Objective:
Put the material, starting with the line that contains "In terms of elevation, which" and going on through the end of the material, into a two-column CSV with the headers input and output. Give one row per pair, with each value in a single quoted field and its line breaks replaced by spaces.

Task input:
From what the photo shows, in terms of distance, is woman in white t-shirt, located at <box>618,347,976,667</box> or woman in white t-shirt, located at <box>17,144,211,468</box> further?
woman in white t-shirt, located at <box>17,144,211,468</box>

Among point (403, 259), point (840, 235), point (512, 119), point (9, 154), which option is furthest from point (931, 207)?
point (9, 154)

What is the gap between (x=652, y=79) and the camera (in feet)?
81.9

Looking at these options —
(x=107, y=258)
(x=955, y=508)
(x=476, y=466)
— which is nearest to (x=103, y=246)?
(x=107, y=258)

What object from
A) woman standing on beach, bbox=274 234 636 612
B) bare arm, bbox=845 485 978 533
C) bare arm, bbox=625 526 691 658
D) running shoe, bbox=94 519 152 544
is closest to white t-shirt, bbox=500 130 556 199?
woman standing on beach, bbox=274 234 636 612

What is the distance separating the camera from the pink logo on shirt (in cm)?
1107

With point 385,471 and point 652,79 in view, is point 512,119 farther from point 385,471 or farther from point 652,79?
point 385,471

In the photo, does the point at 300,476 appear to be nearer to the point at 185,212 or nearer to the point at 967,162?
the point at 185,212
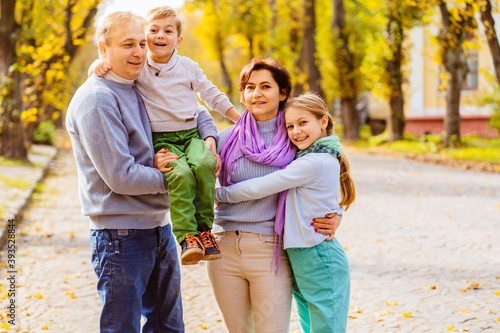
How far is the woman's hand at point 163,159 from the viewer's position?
2.89m

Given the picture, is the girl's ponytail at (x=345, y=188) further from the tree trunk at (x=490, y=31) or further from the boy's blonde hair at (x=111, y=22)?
the tree trunk at (x=490, y=31)

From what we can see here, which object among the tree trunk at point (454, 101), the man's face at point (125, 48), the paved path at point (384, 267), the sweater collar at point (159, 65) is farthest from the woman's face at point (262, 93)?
the tree trunk at point (454, 101)

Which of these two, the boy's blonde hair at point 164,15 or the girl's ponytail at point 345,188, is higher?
the boy's blonde hair at point 164,15

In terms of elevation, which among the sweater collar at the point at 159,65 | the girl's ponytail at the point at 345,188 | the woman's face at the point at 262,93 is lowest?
the girl's ponytail at the point at 345,188

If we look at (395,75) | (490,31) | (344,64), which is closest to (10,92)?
(490,31)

Final result:
input,output
"In terms of elevation, which among the sweater collar at the point at 159,65 | the girl's ponytail at the point at 345,188 | the woman's face at the point at 262,93 is lowest?","the girl's ponytail at the point at 345,188"
"If we look at (395,75) | (490,31) | (344,64), which is closest to (10,92)?","(490,31)"